— start DATA FOR PROCESSING —

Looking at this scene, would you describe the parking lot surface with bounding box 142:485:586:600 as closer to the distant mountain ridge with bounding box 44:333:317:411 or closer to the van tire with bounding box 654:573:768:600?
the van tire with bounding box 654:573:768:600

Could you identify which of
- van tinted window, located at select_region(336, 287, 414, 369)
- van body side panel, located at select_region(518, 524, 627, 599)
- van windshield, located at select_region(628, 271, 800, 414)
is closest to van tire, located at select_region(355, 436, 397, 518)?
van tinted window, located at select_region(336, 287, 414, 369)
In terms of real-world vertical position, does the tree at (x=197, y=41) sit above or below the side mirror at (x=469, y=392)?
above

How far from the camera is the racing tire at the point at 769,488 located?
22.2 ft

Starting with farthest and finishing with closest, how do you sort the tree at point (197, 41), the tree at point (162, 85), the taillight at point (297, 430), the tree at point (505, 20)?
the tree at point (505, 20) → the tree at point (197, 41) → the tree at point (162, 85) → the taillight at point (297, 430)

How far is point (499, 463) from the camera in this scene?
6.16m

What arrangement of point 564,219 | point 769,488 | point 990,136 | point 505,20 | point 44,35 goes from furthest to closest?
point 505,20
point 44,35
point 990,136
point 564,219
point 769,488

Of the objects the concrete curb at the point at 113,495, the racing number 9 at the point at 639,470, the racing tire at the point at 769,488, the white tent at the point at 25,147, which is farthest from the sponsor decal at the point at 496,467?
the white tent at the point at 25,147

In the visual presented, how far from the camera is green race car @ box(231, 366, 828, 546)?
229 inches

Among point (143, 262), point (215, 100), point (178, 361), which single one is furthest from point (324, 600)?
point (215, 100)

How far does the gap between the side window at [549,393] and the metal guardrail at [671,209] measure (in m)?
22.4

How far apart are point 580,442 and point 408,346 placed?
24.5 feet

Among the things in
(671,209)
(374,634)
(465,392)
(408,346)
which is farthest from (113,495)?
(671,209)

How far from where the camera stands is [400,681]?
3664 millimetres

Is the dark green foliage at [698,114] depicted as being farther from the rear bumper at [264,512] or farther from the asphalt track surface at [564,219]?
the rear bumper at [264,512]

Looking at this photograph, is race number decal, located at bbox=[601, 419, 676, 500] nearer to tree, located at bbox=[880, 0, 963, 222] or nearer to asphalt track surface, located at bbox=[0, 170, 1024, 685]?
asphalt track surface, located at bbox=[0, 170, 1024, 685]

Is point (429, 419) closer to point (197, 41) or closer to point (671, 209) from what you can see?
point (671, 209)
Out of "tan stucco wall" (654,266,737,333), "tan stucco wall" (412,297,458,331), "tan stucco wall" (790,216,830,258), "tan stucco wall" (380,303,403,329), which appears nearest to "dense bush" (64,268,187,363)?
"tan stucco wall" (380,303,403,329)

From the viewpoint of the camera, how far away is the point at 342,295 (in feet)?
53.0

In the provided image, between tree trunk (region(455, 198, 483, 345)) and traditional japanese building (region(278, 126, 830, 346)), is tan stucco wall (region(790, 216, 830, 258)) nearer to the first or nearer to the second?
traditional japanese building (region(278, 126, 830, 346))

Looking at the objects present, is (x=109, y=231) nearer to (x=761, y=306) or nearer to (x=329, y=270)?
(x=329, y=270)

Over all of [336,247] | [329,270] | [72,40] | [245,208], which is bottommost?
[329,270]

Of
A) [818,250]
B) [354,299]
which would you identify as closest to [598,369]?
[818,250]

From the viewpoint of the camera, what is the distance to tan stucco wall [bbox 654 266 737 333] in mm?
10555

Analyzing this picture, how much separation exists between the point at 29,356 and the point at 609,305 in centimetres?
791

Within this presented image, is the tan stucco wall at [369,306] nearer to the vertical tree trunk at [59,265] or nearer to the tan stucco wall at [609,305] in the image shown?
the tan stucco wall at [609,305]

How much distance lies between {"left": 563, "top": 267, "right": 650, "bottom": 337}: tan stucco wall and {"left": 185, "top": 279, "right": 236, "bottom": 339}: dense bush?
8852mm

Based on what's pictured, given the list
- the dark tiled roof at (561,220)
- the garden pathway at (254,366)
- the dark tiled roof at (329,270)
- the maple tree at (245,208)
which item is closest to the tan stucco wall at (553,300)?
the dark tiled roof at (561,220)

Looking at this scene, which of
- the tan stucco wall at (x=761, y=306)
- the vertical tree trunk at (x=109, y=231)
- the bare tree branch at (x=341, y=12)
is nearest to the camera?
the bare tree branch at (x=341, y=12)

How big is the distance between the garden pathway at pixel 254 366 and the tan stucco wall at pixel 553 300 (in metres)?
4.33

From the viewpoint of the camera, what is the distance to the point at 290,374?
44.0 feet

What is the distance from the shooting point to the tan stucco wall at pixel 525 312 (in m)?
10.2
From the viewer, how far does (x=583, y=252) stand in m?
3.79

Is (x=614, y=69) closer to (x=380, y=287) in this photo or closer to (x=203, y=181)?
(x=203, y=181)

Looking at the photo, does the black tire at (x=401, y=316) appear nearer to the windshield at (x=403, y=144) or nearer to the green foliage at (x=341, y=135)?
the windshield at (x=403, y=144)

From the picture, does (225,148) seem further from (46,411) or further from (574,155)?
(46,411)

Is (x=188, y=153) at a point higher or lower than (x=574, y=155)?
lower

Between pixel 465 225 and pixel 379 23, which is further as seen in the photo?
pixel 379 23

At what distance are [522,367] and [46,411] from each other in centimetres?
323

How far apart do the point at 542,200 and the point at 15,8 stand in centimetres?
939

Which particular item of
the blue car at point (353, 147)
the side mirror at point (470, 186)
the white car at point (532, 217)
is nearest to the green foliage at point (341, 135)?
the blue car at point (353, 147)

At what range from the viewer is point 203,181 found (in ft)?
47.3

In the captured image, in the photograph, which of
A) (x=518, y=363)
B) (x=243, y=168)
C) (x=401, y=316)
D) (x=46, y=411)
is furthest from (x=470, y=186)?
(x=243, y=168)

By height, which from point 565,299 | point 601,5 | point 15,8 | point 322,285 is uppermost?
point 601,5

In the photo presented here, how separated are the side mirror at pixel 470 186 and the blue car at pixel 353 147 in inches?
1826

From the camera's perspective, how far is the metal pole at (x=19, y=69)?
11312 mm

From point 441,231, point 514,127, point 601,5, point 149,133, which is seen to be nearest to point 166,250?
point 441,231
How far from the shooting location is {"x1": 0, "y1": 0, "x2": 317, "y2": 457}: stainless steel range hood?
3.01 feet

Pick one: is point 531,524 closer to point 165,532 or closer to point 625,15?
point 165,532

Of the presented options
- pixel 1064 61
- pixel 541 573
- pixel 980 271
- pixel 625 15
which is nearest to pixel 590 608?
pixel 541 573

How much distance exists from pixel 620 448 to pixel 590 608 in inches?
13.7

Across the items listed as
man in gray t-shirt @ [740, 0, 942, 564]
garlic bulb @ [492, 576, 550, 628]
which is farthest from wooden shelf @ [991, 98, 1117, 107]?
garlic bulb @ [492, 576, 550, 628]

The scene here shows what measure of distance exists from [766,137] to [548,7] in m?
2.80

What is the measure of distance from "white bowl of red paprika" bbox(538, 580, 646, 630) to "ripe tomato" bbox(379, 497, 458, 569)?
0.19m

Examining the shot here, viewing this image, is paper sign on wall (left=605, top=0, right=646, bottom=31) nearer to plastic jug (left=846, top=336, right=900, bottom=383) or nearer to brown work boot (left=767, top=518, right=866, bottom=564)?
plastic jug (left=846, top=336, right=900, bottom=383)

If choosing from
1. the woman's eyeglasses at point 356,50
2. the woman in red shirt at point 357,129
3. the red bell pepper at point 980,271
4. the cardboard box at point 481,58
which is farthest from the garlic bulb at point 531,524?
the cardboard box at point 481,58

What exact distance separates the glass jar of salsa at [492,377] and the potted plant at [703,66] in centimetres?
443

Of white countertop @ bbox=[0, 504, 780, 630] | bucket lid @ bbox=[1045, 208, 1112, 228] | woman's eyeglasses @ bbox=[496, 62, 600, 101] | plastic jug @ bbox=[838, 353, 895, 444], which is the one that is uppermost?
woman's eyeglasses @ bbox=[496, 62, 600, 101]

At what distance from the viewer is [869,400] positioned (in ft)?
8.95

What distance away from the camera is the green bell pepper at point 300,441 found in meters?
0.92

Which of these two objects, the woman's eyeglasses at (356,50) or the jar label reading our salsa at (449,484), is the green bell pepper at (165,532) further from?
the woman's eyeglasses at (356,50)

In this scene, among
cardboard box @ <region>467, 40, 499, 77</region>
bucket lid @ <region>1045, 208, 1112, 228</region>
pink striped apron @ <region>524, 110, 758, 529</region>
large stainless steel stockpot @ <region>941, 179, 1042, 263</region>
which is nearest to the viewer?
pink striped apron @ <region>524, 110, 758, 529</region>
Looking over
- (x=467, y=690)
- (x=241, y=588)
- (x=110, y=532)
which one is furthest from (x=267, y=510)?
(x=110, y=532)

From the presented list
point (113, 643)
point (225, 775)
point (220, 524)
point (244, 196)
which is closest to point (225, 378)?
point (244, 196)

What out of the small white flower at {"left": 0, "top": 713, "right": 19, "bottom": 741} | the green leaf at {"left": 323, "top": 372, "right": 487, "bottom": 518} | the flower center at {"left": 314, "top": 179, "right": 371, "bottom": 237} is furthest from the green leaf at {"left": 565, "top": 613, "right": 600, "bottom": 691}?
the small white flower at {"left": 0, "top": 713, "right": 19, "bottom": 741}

— end DATA FOR PROCESSING —

WRITTEN TASK:
Your task is to reproduce, exactly and exclusively, the lines from the one holding "At what distance from" through the final line of the listing.

COMPLETE ANSWER:
At what distance from the viewer is [869,400] positioned (in ft)?
8.95

What distance away from the camera is the green bell pepper at point 300,441 found in meters?
0.92

Which of these two objects, the woman's eyeglasses at (356,50) or the jar label reading our salsa at (449,484), is the green bell pepper at (165,532) further from?
the woman's eyeglasses at (356,50)

In this scene, among
cardboard box @ <region>467, 40, 499, 77</region>
bucket lid @ <region>1045, 208, 1112, 228</region>
pink striped apron @ <region>524, 110, 758, 529</region>
large stainless steel stockpot @ <region>941, 179, 1042, 263</region>
which is nearest to the viewer?
pink striped apron @ <region>524, 110, 758, 529</region>
Looking over
- (x=467, y=690)
- (x=241, y=588)
- (x=110, y=532)
which one is furthest from (x=267, y=510)?
(x=110, y=532)

From the presented list
point (113, 643)
point (225, 775)
point (220, 524)
point (244, 196)
which is closest to point (225, 378)?
point (244, 196)

What out of the small white flower at {"left": 0, "top": 713, "right": 19, "bottom": 741} | the green leaf at {"left": 323, "top": 372, "right": 487, "bottom": 518} | the flower center at {"left": 314, "top": 179, "right": 371, "bottom": 237} is furthest from the green leaf at {"left": 565, "top": 613, "right": 600, "bottom": 691}?
the small white flower at {"left": 0, "top": 713, "right": 19, "bottom": 741}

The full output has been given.